Consulting with a professional about psychedelic-assisted therapy could enable clients to seek a different course than, say, a medication that brings side effects worse than their underlying symptoms, said Davis.

“It allows clients to have access to whatever therapies are best for them,” she said. “I don’t believe financial trauma is unlike other types of trauma. So if this is promising in other areas, I can see it being promising in financial trauma as well.”

Financial trauma “doesn’t exist in isolation, and it definitely ruptures our sense of normalcy, security and safety,” said El-Baba, citing typical examples ranging from systemic racism across societies to sudden shifts in personal wealth upward or downward, infidelity between partners or simply “heightened levels of stress and anxiety in their upbringing around money.” Psychedelic therapy could deliver “shortcuts to the cause” of the trauma or show the “alternative to what our life could look like without these barriers,” she said.

“It definitely deepens awareness of the bigger picture of what’s happening,” El-Baba said. “When we have this level of awareness, we become equipped with that much more motivation and inspiration to do the work.”

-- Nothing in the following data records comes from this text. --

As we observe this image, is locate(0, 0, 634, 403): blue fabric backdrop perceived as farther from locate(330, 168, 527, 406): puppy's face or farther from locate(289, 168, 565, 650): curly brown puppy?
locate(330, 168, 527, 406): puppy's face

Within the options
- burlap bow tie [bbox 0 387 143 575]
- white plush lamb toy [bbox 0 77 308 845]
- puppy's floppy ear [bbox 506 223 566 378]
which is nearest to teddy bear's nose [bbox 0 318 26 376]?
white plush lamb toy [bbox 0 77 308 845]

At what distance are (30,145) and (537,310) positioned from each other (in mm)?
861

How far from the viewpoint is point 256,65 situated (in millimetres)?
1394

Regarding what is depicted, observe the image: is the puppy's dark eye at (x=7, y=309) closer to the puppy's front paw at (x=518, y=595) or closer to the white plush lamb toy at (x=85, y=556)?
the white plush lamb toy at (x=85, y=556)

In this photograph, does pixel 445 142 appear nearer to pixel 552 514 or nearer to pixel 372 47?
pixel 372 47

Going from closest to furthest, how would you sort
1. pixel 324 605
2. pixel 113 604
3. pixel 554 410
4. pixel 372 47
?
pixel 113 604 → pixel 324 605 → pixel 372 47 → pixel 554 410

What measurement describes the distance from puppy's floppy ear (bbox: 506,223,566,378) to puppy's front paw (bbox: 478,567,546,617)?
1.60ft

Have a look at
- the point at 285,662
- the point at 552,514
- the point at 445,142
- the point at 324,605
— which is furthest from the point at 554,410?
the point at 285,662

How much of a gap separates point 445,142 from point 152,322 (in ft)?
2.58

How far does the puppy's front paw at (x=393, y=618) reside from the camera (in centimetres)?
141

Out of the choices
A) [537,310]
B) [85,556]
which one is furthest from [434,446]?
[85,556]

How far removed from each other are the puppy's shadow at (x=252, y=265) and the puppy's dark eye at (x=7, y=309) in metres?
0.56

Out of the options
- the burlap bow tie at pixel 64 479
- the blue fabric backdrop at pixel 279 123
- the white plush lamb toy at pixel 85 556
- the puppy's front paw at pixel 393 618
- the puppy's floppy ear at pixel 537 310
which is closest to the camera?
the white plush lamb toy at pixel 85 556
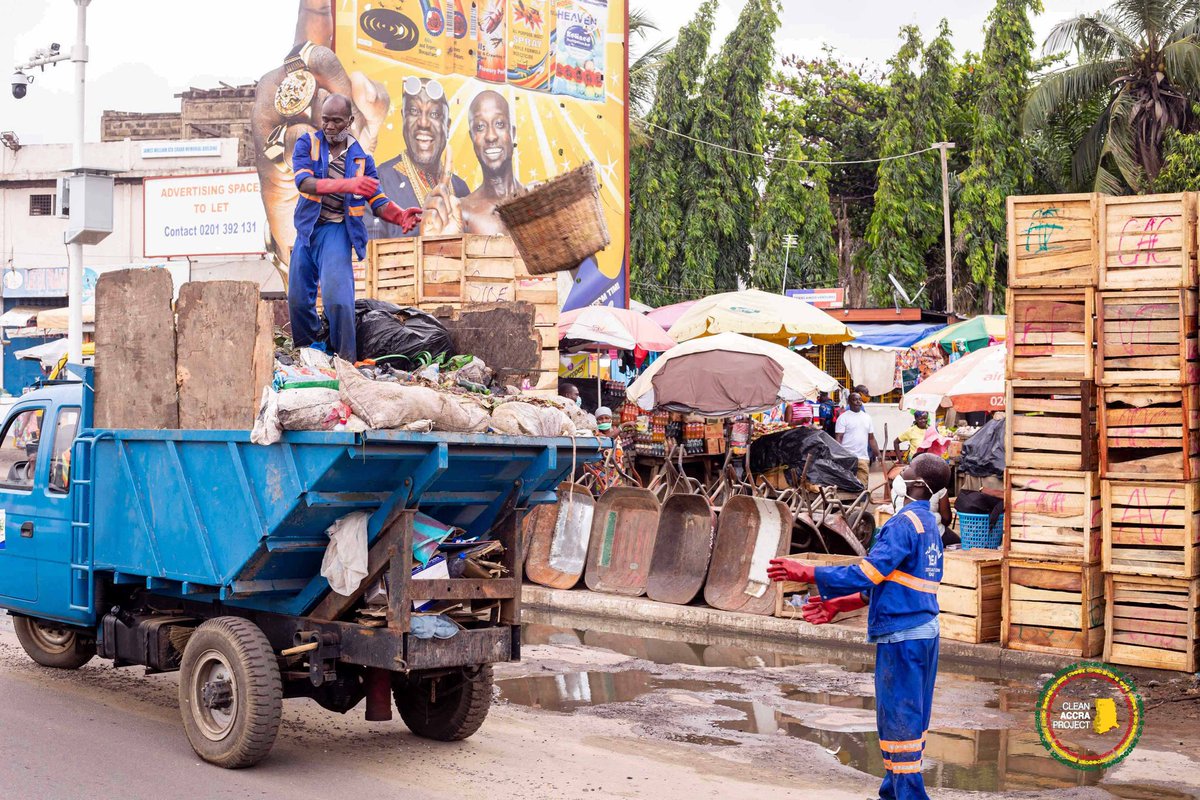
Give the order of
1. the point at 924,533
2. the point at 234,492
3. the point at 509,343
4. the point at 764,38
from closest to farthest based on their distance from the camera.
Answer: the point at 924,533, the point at 234,492, the point at 509,343, the point at 764,38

The rising number of discussions about psychedelic-assisted therapy have brought, in some cases, a “lens of sensationalism and notoriety” and the risk of “exploitation or commodification” of indigenous religious practices, Oglesby said. So the potential applications to financial therapy bring some challenges.

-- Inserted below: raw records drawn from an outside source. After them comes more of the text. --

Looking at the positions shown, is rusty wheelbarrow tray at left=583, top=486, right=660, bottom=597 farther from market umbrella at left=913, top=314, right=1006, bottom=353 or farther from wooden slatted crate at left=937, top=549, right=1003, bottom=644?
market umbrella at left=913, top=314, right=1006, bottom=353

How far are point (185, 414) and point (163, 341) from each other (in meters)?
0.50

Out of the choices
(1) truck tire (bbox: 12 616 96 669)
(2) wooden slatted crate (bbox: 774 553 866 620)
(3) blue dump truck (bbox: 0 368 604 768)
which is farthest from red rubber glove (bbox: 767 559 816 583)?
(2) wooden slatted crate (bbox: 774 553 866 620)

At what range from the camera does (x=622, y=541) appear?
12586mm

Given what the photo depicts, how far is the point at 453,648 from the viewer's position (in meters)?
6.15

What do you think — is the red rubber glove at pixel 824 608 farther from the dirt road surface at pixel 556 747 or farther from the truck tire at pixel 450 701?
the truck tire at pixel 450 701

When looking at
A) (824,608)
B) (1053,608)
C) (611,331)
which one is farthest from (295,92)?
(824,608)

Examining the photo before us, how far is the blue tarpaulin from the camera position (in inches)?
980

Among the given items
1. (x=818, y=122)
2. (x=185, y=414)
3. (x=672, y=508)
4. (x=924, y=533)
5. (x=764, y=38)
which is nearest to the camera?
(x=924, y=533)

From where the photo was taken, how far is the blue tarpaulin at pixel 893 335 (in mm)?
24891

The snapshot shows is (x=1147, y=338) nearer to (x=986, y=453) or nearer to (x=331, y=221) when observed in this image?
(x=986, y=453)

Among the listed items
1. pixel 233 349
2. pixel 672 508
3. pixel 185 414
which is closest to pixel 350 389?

“If financial therapists are going to explore psychedelics as a possible avenue of healing for their clients, it is their responsibility to conduct thorough research and pursue proper training,” she said. “Doing so helps ensure that they remain within the scope of their practice and avoid acting from a place of ethical irresponsibility. Based on my experience as a psychedelic-assisted therapist and the emerging body of research, I do believe psychedelics hold tremendous promise in supporting individuals on their healing journeys. But this potential must be realized within strong containers of ethical integrity, safety, cultural humility and trauma-informed care.”